So ist RECENTLY SEEN AND ADMIRED aus der Begeisterung für einzelne prägnante künstlerische Positionen entstanden und dem Wunsch, diesen eigene Räume einzurichten. Dementsprechend wird in der Galerie der KUNSTAGENTEN jeder der vier eingeladenen Künstlerinnen ein Raum zur Verfügung gestellt, in dem sie jeweils aktuelle Arbeiten präsentieren, die alle zum ersten Mal in Berlin zu sehen sein werden.
Allen Künstlerinnen ist gemeinsam, dass sie die menschliche (weibliche) Figur in den Mittelpunkt ihres Schaffens stellen und mit ihren Figuren – und nicht zuletzt den Betrachtern – ein doppelbödiges Spiel spielen.
Auf Hamra Abbas wurde ich aufmerksam, als ich mich für eines meiner Projekte an der Tate Modern 2007 besonders mit Kunst aus dem Nahen und Mittleren Osten beschäftigte. Abbas' Arbeiten überzeugten mich sofort durch ihre enorme Präsenz und nicht zuletzt ihre Vielfalt, die von der beeindruckenden Souveränität der noch jungen Künstlerin zeugt. Bis heute gibt es von ihr – unter anderem! – Gemälde in der Manier pakistanischer Miniaturmalerei, Videoarbeiten (zum Teil während ihres Arbeitsaufenthaltes in Berlin entstanden), fragile Papiercollagen und riesige, unerschrocken das Kitschige streifende Skulpturen.
In unserer Ausstellung begrüßt die Besucher gleich im ersten Raum genau eine solche Skulptur, Woman in Black (2008). Auf einem runden Podest stehend, überlebensgroß und glänzend ist auf den ersten Blick alles übertrieben, alles zuviel an dieser Frau: ihre gewaltigen Brüste, ihr herablassender Blick und nicht zuletzt der erhobene Mittelfinger, der geradezu dazu angelegt scheint, den Betrachter vor den Kopf zu stoßen. Wer ist diese Frau in Schwarz? Zweifellos eine neue Vision der Superheldin schlechthin, die an Lara Croft und Kolleginnen erinnert. Sie vereint in sich Weiblichkeit, Stärke, Gewaltbereitschaft, Siegesgewissheit und dies alles in übermenschlichem Maße. Neben dem Bezug zum Superheldentum ist der Künstlerin, die in Kuwait geboren wurde und in Islamabad und Boston lebt, auch die Referenz zu hinduistischen Tempelfiguren wichtig. So überraschend die Verbindung zwischen Comic-Superheldin und Tempelfigur zuerst einmal anmuten mag, so plausibel scheint er auf den zweiten Blick, denn gleichermaßen werden von der Superheldin wie von der Göttin Schönheit, Macht und Kraft verkörpert. Die Skulptur erlangt dadurch eine weitere Ebene, die auf den Zusammenhang zwischen Tradition und Gegenwart sowie östlicher und westlicher Kultur verweist. Dieses, für Hamra Abbas zentrale Thema, ist auch für ihre Arbeit „All Rights Reserved“ von großer Bedeutung. Formal grundverschieden von den anderen hier gezeigten Werken, zeigen die vier Tafeln Elemente, die aus dem Ausstellungskatalog King of the World – The Padshahnama (1997) entnommen wurden.Das kostbare "Padshahnama"-Manuskript der Königlichen Bibliothek in Windsor Castle dokumentiert die ersten zehn Jahre der Regierungszeit des Mogul-Imperators und Erbauers des Taj Mahal Shah Dschahan (1628-1666). Mit “All Rights Reserved” stellt Abbas nicht nur klassische östliche Kunst ihrer zeitgenössischen 'Weiterverarbeitung' durch westliche Wissenschaftler gegenüber, sondern stellt zudem grundlegende Fragen nach Autorenschaft und dem Recht des Künstlers am eigenen Werk.

━━━━━━━━━━━━━━━━━━━━━━━━━━━━━━

**AUFGABE A:** Sammle jede Zeile, in der die Zeichenfolge „compared“ vorkommt, und gib sie vollständig wieder.

━━━━━━━━━━━━━━━━━━━━━━━━━━━━━━

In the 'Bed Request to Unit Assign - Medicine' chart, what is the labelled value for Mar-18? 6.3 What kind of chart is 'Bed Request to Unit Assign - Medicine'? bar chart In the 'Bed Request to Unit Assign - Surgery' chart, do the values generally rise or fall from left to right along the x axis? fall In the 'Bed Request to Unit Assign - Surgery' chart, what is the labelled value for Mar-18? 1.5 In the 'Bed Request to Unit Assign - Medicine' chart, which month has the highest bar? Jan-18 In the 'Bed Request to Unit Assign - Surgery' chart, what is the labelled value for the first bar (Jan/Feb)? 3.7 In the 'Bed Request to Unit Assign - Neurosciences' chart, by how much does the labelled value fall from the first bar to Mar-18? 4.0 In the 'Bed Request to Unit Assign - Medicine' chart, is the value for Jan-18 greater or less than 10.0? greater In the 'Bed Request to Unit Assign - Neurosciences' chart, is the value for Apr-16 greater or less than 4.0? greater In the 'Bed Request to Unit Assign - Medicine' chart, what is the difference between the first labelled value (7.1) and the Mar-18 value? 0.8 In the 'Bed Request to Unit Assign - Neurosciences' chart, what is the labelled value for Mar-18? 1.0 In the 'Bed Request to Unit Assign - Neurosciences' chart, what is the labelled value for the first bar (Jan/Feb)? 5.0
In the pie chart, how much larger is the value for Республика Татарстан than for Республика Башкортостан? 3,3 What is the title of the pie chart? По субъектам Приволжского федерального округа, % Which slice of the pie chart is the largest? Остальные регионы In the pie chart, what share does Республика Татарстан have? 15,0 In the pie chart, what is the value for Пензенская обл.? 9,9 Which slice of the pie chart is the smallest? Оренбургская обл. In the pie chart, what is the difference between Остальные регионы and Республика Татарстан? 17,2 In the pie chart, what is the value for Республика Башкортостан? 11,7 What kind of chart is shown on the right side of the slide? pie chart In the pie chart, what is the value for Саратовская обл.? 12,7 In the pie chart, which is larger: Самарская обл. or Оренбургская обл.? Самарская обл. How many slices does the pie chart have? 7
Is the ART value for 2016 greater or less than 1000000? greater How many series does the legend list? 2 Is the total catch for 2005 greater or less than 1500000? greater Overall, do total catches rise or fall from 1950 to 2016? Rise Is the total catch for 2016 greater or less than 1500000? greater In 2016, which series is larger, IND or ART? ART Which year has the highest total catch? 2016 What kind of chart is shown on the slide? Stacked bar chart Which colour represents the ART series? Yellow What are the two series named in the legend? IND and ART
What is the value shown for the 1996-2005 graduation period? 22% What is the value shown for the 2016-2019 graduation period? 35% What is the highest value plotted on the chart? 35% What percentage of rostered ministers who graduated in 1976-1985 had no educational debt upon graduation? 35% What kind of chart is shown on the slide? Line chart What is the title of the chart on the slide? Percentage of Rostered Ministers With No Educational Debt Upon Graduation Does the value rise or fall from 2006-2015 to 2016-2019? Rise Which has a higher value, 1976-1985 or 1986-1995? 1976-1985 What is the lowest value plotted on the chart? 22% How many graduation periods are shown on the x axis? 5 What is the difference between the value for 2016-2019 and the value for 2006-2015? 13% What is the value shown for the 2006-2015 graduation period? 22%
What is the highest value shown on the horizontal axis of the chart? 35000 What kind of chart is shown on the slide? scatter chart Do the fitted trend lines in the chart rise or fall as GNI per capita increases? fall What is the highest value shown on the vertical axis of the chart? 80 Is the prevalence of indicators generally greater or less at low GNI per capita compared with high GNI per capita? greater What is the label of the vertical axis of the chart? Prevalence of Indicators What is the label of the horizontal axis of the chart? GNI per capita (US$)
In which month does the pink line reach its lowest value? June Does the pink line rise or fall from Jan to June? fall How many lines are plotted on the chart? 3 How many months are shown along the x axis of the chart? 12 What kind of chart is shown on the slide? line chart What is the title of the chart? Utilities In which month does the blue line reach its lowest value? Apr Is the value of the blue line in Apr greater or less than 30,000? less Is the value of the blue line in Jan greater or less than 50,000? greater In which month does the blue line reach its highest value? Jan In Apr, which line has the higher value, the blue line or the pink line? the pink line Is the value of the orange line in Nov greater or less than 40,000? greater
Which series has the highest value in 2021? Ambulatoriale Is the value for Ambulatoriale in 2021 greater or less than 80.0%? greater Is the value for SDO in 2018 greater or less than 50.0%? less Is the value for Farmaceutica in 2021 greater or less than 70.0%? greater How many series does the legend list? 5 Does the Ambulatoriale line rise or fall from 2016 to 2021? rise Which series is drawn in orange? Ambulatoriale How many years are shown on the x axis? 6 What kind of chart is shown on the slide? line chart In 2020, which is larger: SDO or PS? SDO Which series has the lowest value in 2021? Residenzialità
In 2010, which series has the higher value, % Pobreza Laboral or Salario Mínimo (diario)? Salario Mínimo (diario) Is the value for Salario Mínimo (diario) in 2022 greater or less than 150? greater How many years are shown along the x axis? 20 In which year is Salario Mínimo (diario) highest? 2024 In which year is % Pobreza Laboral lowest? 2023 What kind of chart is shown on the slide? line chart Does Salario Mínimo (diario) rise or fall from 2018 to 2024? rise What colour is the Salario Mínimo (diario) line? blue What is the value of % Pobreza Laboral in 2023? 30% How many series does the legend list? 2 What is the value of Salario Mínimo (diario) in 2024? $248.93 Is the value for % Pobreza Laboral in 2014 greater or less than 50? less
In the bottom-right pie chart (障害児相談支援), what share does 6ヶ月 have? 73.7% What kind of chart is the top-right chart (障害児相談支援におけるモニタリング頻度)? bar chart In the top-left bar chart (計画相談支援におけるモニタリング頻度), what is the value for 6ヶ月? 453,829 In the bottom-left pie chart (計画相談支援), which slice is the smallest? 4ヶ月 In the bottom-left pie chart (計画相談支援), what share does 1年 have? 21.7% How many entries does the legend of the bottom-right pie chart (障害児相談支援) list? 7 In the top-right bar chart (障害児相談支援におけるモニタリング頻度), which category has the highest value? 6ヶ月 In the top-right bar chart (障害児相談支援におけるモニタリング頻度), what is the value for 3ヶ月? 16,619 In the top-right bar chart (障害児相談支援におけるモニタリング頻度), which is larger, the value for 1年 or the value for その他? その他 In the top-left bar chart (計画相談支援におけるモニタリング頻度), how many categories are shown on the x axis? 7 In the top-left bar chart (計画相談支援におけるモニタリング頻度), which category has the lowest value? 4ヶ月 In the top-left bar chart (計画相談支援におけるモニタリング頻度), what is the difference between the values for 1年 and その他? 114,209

━━━━━━━━━━━━━━━━━━━━━━━━━━━━━━

**AUFGABE B:** In welchem Land wurde Hamra Abbas laut dem Textauszug geboren?

**ANTWORTFELD A:**
What is the highest value shown on the horizontal axis of the chart? 35000 What kind of chart is shown on the slide? scatter chart Do the fitted trend lines in the chart rise or fall as GNI per capita increases? fall What is the highest value shown on the vertical axis of the chart? 80 Is the prevalence of indicators generally greater or less at low GNI per capita compared with high GNI per capita? greater What is the label of the vertical axis of the chart? Prevalence of Indicators What is the label of the horizontal axis of the chart? GNI per capita (US$)

**ANTWORTFELD B:** In Kuwait.